TEXTBLOCK:
'''

So wie Kohlefaser den Automobilbau verändert, könnte das Kunstharz Resine die Welt der Modellautos umwälzen. Ein geschmeidiger Werkstoff für kleine Raritäten.

Von Andreas Berse

Gerade wird BMW für den i3 gefeiert und damit für den Mut, das erste Großserienauto aus Kohlefaser zu bauen. Im Modellautomarkt drängt dagegen ein anderer Stoff ins Rampenlicht, aus dem in Zukunft die Träume in der Vitrine bestehen könnten: Resine. Blieb das Kunstharz in den Siebzigern und Achtzigern noch 1:43-Bausätzen vorbehalten, die, charmant ausgedrückt, von wechselnder Qualität waren, so entstehen aus Resine nun Fertigmodelle in ganz unterschiedlichen Maßstäben.

Minimax, ein Label des chinesischen Resine-Riesen Spark Model, baut zum Beispiel schon 1:87-Verkleinerungen aus diesem Material, etwa das RS5 Cabriolet für Audi mit sagenhaft filigranen Sportsitzen. Hugo Ripert, der Chef von Spark: "Das Resine von heute ist viel geschmeidiger. Der Werkstoff selbst, aber auch die Methoden zur Verarbeitung haben sich revolutioniert." Das macht vor allem ganz unterschiedliche Modelle möglich. So baut Spark Model seine Rennsportminiaturen in 1:87, 1:43 und 1:18, aber ab Februar auch schon in 1:12. Debütant in diesem Großmaßstab wird ein Porsche 904 GTS - stattliche 35 Zentimeter lang.

'''

VORGEGEBENE DATENSÄTZE:
'''

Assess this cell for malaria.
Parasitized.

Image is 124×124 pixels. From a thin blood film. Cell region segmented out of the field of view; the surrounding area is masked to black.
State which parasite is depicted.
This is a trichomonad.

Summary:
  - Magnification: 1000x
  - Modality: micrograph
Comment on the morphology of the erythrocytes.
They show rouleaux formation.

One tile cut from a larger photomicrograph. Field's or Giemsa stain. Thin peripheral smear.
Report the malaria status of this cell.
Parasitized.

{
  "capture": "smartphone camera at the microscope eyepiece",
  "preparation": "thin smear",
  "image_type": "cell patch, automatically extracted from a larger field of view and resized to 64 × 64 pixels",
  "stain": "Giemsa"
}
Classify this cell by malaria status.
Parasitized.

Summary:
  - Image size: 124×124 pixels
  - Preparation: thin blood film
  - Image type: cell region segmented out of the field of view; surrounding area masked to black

'''

GESTELLTE AUFGABEN:
1. Prüfe, ob die Aussagen (a), (b) und (c) mit dem Text über Modellautos aus Resine übereinstimmen. Antworte jeweils mit Ja oder Nein und zitiere die entscheidenden Worte des Textes wörtlich.
(a) Minimax ist ein Label von Spark Model.
(b) In den Siebzigern und Achtzigern entstanden aus Resine bereits Fertigmodelle in vielen Maßstäben.
(c) Spark Model baut ab Februar auch Miniaturen im Maßstab 1:12.
2. Schreib alle Datensätze Zeile für Zeile unverändert ab.

ANTWORTEN JE AUFGABE:
1.
(a) Ja: „Minimax, ein Label des chinesischen Resine-Riesen Spark Model“
(b) Nein: „Blieb das Kunstharz in den Siebzigern und Achtzigern noch 1:43-Bausätzen vorbehalten“
(c) Ja: „aber ab Februar auch schon in 1:12“

2.
Assess this cell for malaria.
Parasitized.

Image is 124×124 pixels. From a thin blood film. Cell region segmented out of the field of view; the surrounding area is masked to black.
State which parasite is depicted.
This is a trichomonad.

Summary:
  - Magnification: 1000x
  - Modality: micrograph
Comment on the morphology of the erythrocytes.
They show rouleaux formation.

One tile cut from a larger photomicrograph. Field's or Giemsa stain. Thin peripheral smear.
Report the malaria status of this cell.
Parasitized.

{
  "capture": "smartphone camera at the microscope eyepiece",
  "preparation": "thin smear",
  "image_type": "cell patch, automatically extracted from a larger field of view and resized to 64 × 64 pixels",
  "stain": "Giemsa"
}
Classify this cell by malaria status.
Parasitized.

Summary:
  - Image size: 124×124 pixels
  - Preparation: thin blood film
  - Image type: cell region segmented out of the field of view; surrounding area masked to black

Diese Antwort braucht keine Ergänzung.